"Interview mit einem Vampir" als Serie neu aufgelegt
Wer erinnert sich nicht an die barocke Seifenoper mit Tom Cruise als mondänem Vampir, der dem weltmüden Schönling Brad Pitt einen Porzellanteint verpasste, und ihrer zur ewigen Kindheit verdammten "Tochter" Kirsten Dunst. "Interview mit einem Vampir" war Neil Jordans glorreiche 1994er-Verfilmung des gleichnamigen, 1976 erschienen Romans (dt. Titel auch "Gespräch mit einem Vampir") von Anne Rice und der erste in einem dreizehnteiligen Zyklus von homoerotischen Vampirromanen der 2021 verstorbenen amerikanischen Autorin.

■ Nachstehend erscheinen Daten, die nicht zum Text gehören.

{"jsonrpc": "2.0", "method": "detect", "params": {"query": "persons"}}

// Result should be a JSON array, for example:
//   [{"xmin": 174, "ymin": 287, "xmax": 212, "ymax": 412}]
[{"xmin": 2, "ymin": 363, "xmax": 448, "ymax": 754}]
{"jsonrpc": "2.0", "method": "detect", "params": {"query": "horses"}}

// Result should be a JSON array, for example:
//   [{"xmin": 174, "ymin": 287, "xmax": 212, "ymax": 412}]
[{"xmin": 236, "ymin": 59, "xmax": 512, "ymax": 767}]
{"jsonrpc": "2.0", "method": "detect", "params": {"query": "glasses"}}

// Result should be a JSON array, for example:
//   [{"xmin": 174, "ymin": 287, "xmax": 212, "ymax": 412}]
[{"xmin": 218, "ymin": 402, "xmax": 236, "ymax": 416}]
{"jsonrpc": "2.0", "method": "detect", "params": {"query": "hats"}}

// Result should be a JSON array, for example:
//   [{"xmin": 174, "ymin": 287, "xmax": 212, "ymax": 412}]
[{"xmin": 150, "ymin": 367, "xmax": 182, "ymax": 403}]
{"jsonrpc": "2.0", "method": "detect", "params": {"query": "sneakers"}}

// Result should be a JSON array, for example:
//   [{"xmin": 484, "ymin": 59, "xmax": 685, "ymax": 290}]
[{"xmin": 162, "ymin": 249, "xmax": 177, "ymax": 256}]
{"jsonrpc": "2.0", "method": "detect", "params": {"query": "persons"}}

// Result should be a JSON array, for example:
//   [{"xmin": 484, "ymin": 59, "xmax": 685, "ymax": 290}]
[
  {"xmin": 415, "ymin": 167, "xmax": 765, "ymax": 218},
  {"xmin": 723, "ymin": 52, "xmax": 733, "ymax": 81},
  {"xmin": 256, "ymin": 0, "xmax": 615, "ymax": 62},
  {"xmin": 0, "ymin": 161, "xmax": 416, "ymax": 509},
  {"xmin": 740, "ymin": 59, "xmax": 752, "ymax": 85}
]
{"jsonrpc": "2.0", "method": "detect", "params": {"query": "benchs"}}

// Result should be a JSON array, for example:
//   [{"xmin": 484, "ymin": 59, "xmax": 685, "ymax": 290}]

Sowohl der Roman als auch die Verfilmung hatten einen queeren Unterbauch, aber aus Brad Pitt und Tom Cruise explizit ein homosexuelles Paar zu machen, das war für Hollywood noch zu gewagt in den 1990ern. In einer neuen, sehr sinnlichen und üppig inszenierten siebenteiligen Serie sind die beiden Vampire jetzt offen schwul. Neben heißem, manchmal auch blutverschmiertem Sex haben Louis und Lestat auch intime Momente, vom vereinigten Herzschlag bis hin zum gemeinsamen Bettsarg.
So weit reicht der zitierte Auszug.